Copy the full set of lines exactly as given.

▼▼▼

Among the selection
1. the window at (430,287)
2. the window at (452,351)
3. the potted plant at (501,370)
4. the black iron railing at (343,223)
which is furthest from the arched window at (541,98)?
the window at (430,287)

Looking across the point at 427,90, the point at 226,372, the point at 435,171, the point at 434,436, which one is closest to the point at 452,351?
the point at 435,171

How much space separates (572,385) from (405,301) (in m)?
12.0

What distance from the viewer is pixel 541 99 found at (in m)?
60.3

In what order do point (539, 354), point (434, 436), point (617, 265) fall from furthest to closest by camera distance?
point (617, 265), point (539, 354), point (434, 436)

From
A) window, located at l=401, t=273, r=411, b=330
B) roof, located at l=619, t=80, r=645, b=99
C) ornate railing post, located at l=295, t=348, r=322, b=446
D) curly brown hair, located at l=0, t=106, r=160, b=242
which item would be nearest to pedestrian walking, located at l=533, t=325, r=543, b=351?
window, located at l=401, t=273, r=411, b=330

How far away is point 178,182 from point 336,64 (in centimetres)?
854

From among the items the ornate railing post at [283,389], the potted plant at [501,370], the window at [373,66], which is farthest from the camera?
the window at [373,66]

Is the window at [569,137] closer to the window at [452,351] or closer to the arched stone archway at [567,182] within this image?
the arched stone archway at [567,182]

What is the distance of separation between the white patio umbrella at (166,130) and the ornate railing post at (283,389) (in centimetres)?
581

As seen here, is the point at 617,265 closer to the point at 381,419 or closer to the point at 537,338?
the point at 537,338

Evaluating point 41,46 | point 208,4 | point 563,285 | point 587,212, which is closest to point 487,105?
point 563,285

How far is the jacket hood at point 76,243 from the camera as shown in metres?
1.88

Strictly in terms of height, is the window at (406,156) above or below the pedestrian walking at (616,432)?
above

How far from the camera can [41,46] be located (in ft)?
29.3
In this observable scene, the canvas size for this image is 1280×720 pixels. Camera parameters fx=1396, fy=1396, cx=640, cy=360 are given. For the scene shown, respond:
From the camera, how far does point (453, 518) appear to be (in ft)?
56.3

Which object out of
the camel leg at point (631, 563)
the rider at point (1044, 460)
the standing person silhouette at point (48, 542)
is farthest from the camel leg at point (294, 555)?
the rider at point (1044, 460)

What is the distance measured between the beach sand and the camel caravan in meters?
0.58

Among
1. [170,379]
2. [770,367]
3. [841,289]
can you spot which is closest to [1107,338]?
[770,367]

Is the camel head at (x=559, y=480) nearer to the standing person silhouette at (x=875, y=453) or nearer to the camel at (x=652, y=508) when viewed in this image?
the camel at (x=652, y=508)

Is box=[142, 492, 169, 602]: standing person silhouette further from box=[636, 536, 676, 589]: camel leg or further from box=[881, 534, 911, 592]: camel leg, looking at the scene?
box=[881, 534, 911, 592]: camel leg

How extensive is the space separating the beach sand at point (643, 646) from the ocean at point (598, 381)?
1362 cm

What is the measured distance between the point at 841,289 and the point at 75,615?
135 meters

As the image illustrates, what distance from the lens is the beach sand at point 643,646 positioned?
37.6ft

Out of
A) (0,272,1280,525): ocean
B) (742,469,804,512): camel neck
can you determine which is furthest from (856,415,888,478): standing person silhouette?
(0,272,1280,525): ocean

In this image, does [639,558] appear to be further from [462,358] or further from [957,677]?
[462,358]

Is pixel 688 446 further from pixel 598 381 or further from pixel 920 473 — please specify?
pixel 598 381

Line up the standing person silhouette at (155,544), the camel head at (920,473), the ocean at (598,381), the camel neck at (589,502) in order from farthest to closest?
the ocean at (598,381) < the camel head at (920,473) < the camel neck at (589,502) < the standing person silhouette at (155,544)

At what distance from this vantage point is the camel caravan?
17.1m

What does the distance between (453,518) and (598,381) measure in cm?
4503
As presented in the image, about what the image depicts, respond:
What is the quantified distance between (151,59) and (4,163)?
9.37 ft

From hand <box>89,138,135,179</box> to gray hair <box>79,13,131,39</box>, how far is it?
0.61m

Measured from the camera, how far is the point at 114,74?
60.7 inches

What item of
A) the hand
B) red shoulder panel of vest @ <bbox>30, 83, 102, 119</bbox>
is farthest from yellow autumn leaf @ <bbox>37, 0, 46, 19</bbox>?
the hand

▲▲▲

Output below:
Among the selection
1. the window at (430,287)
2. the window at (452,351)
3. the potted plant at (501,370)
4. the black iron railing at (343,223)
which is furthest from the arched window at (541,98)?
the window at (430,287)

Looking across the point at 427,90, the point at 226,372, the point at 435,171, the point at 434,436, which one is closest to the point at 452,351?
the point at 435,171

How much space separates (572,385) from (405,301) (in m)?
12.0

What distance from the viewer is pixel 541 99 found at (in m)?
60.3

In what order do point (539, 354), point (434, 436), point (617, 265) fall from furthest to closest by camera distance?
point (617, 265), point (539, 354), point (434, 436)

From
A) window, located at l=401, t=273, r=411, b=330
B) roof, located at l=619, t=80, r=645, b=99
C) ornate railing post, located at l=295, t=348, r=322, b=446
D) curly brown hair, located at l=0, t=106, r=160, b=242
which item would be nearest to pedestrian walking, located at l=533, t=325, r=543, b=351?
window, located at l=401, t=273, r=411, b=330

How far away is point 178,182 from point 336,64 (in centimetres)?
854

From among the items the ornate railing post at [283,389], the potted plant at [501,370], the window at [373,66], which is farthest from the camera?
the window at [373,66]

Is the window at [569,137] closer to the window at [452,351] or closer to the arched stone archway at [567,182] within this image?
the arched stone archway at [567,182]

What is the distance of separation between the white patio umbrella at (166,130) and the ornate railing post at (283,389) (in centimetres)?
581

As seen here, is the point at 617,265 closer to the point at 381,419 or closer to the point at 537,338?
the point at 537,338

Evaluating point 41,46 | point 208,4 | point 563,285 | point 587,212, which is closest to point 487,105?
point 563,285

How far is the jacket hood at point 76,243 from the camera as shown in metres?
1.88

Strictly in terms of height, is the window at (406,156) above or below the pedestrian walking at (616,432)?
above

How far from the camera can [41,46] be located (in ft)?
29.3
In this observable scene, the canvas size for this image is 1280×720 pixels. Camera parameters fx=1396, fy=1396, cx=640, cy=360 are given. For the scene shown, respond:
From the camera, how far does point (453, 518) appear to be (in ft)?
56.3

Which object out of
the camel leg at point (631, 563)
the rider at point (1044, 460)
the standing person silhouette at point (48, 542)
is farthest from the camel leg at point (294, 555)?
the rider at point (1044, 460)

What is the distance measured between the beach sand and the camel caravan in meters?
0.58

Among
1. [170,379]
2. [770,367]
3. [841,289]
can you spot which is closest to [1107,338]?
[770,367]

Is the camel head at (x=559, y=480) nearer to the standing person silhouette at (x=875, y=453) or nearer to the camel at (x=652, y=508) when viewed in this image?
the camel at (x=652, y=508)

Is box=[142, 492, 169, 602]: standing person silhouette further from box=[636, 536, 676, 589]: camel leg or further from box=[881, 534, 911, 592]: camel leg, looking at the scene?
box=[881, 534, 911, 592]: camel leg

How extensive is the space separating the beach sand at point (643, 646) from the ocean at point (598, 381)?
1362 cm

What is the measured distance between the point at 841,289 and the point at 75,615?
135 meters

As the image illustrates, what distance from the lens is the beach sand at point 643,646 positioned?
37.6ft

Out of
A) (0,272,1280,525): ocean
B) (742,469,804,512): camel neck
can you determine which is furthest from (856,415,888,478): standing person silhouette?
(0,272,1280,525): ocean

In this image, does [639,558] appear to be further from [462,358] or further from [957,677]?
[462,358]

Is pixel 688 446 further from pixel 598 381 or further from pixel 920 473 — please specify?
pixel 598 381

Line up the standing person silhouette at (155,544), the camel head at (920,473), the ocean at (598,381), the camel neck at (589,502) in order from farthest to closest?
the ocean at (598,381) < the camel head at (920,473) < the camel neck at (589,502) < the standing person silhouette at (155,544)

At what distance from this vantage point is the camel caravan?
17.1m

What does the distance between (453,518) and (598,381) measure in cm?
4503
As presented in the image, about what the image depicts, respond:
What is the quantified distance between (151,59) and (4,163)?
9.37 ft

From hand <box>89,138,135,179</box> to gray hair <box>79,13,131,39</box>, how far is it?
0.61m

Measured from the camera, how far is the point at 114,74?
60.7 inches

What item of
A) the hand
B) red shoulder panel of vest @ <bbox>30, 83, 102, 119</bbox>
is farthest from yellow autumn leaf @ <bbox>37, 0, 46, 19</bbox>?
the hand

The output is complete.